Le indiscrezioni, sempre più forti, si sono alla fine concretizzate: il gruppo francese Lactalis, già proprietario dei marchi Parmalat, Galbani, Invernizzi, Vallelata, Locatelli e Cademartori, ha acquistato anche (per 270 milioni di euro) l’azienda reggiana Nuova Castelli, la principale esportatrice di Parmigiano Reggiano. La transazione ha avuto un’eco rilevante, e tocca da vicino anche la provincia di Mantova, che con circa 134.000 forme all’anno rappresenta il 12% della produzione nazionale della celebre Dop. Sono 22 invece i caseifici mantovani che producono Parmigiano Reggiano. Sulla questione però occorre fare chiarezza: «Innanzitutto – spiega Alberto Cortesi, presidente di Confagricoltura Mantova – molti dimenticano che la Nuova Castelli era già in mano straniera, essendo stata detenuta fino a pochi giorni fa dal fondo di investimento inglese Charterhouse. Non capisco dunque, e condanno, questi insensati allarmismi da parte dei vertici nazionali di Coldiretti. Parlano di tutela dell’agroalimentare italiano dall’assalto delle multinazionali straniere, ma lo fanno dimenticando evidentemente un passaggio». Cambia la proprietà dunque, ma non il fatto che il tricolore non sventola da un po’ sull’azienda reggiana: «Il Parmigiano Reggiano ha un metodo produttivo regolato da un disciplinare rigidissimo.
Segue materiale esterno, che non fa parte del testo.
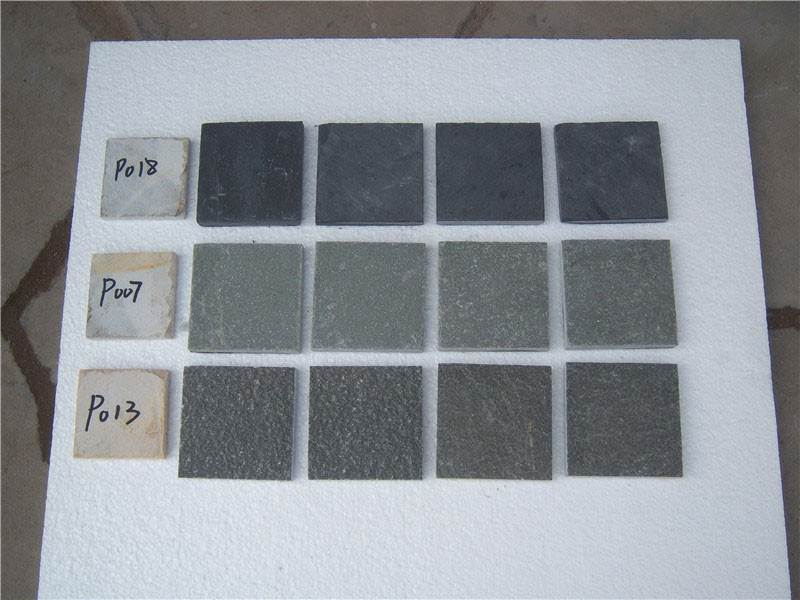 made in china slate tile cheap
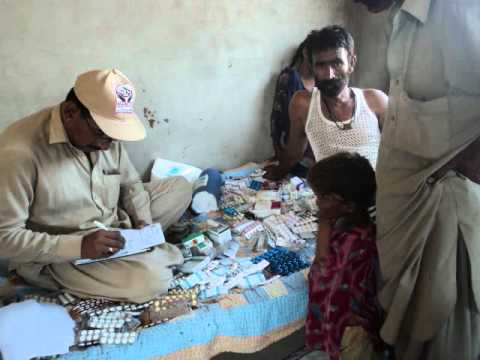 Hands Pakistan, Flood Pakistan And Hands Hyderabad video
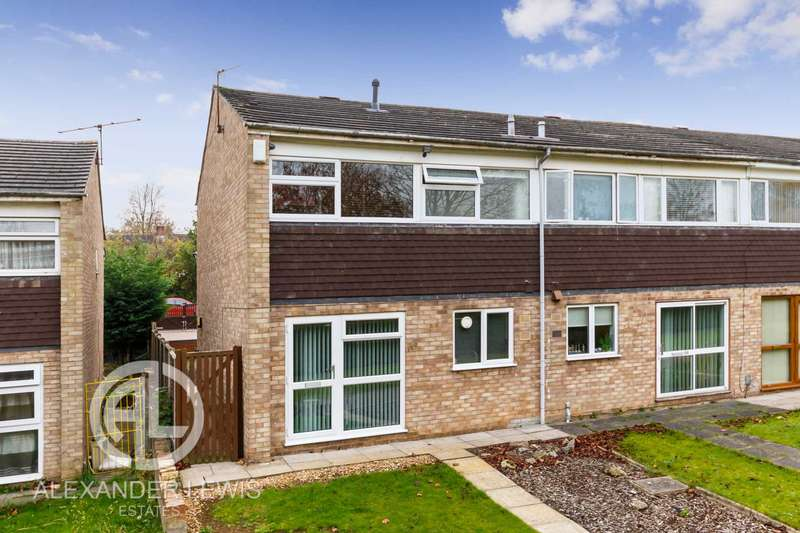 3 Bedrooms End Of Terrace House for sale in Bedford Road, Letchworth Garden City SG6 2SY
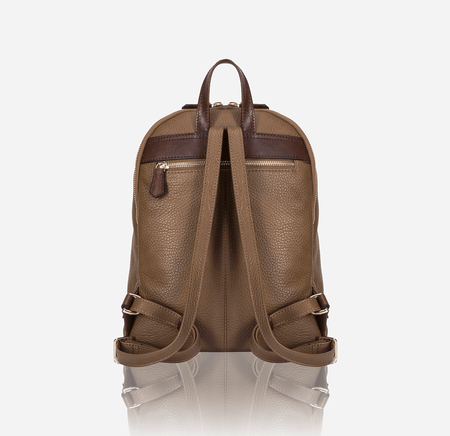 Classic Capri Leather Backpack, Two Tone - Jekyll and Hide SA
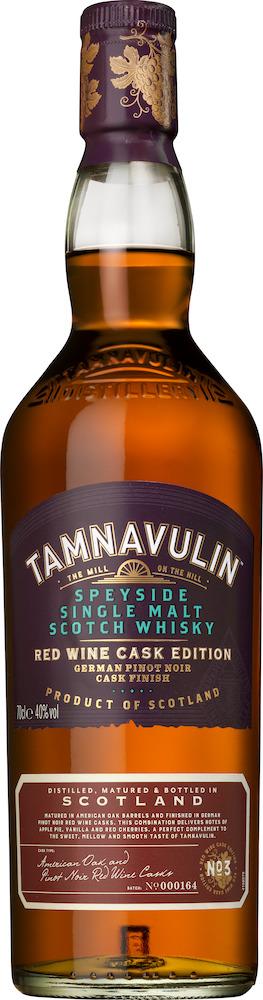 Tamnavulin Red Wine Cask Edition Pinot Noir Single Malt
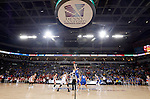 SIOUX FALLS, SD - MARCH 8:  Margaret McCloud #30 from the University of South Dakota jumps for the opening tip with Clarissa Ober #21 from South Dakota State University in the championship game of the 2016 Summit League Tournament Tuesday afternoon in Sioux Falls. (Photo by Dave Eggen/Inertia)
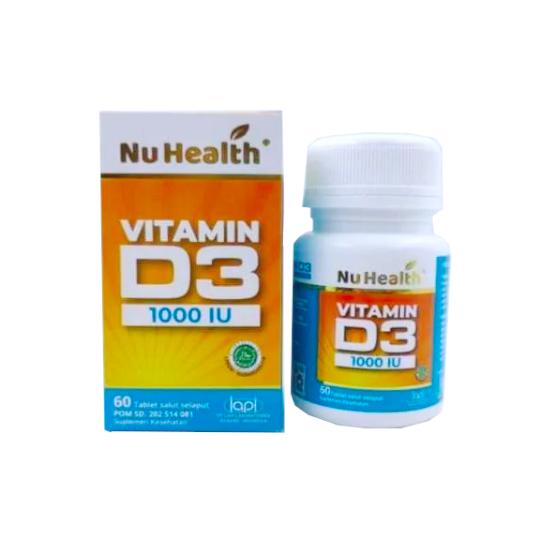 NU Health Vitamin D3 1000 IU 60 Tablet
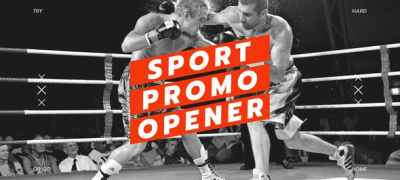 Sport Opener / Fitness and Workout / Event Promo / Dynamic Typography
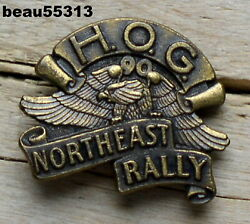 Harley Owners Group Hog 1990 Northeast Rally Vest Badge Hat Pin Pins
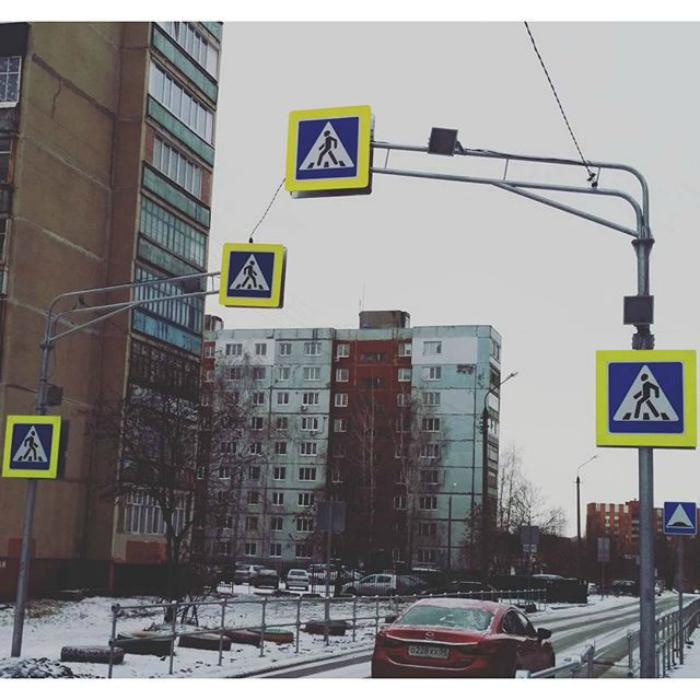 Самый безопасный пешеход.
Un’eventuale delocalizzazione dunque è impossibile, perché tale operazione farebbe perdere lo status di Dop al prodotto. Il termine svendita, abbinato a questa operazione, è dunque totalmente errato, nonché dannoso per l’immagine del marchio Parmigiano Reggiano. Come ha giustamente sottolineato il presidente del Consorzio Nicola Bertinelli, l’operazione condotta da Lactalis testimonia la buona salute della nostra filiera e l’attrattività che è in grado di esercitare a livello globale».
 
Dello stesso avviso anche il presidente della sezione lattiero-casearia di Confagricoltura Mantova, Manuel Lugli: «Nuova Castelli era già straniera, e non c’è nulla di strano se un gruppo internazionale vende a un altro gruppo simile, sono operazioni di routine in un mercato globalizzato come quello di oggi. Credo piuttosto che questa operazione possa favorire i produttori, dato che un nome forte come Lactalis riuscirà a piazzare meglio all’estero le forme prodotte. Coldiretti? I loro sono solo proclami pubblicitari». Molto importante è «evitare piuttosto – prosegue Cortesi – che questa operazione venga fatta con aziende che ancora sono al 100% italiane». Dal punto di vista dei produttori, l’operazione potrebbe aprire nuove prospettive: «Da un lato – spiega Ivo Fedrazzoni, presidente della Latteria Mogliese – vedo vantaggi per le esportazioni, dato che il gruppo Lactalis è fortemente strutturato dal punto di vista commerciale. Dall’altro ricordo che si tratta di un interlocutore nuovo, che va osservato. Finora chi ha avuto a che fare con loro è rimasto soddisfatto». «Il marchio Parmigiano Reggiano non potrà mai essere comprato – gli fa eco Nicola Valenza, allevatore di Pegognaga con 250 vacche in mungitura che conferisce il latte alla Latteria Gonfo – non è in vendita e mai lo sarà. Ritengo positivo che ci siano nuovi sbocchi commerciali, il Consorzio ha dichiarato di voler puntare al mercato arabo, dove il prodotto è richiesto e il potenziale economico notevole. Quel che non dovrà mai cambiare è sicuramente la qualità garantita al consumatore, in qualsiasi paese esso si trovi».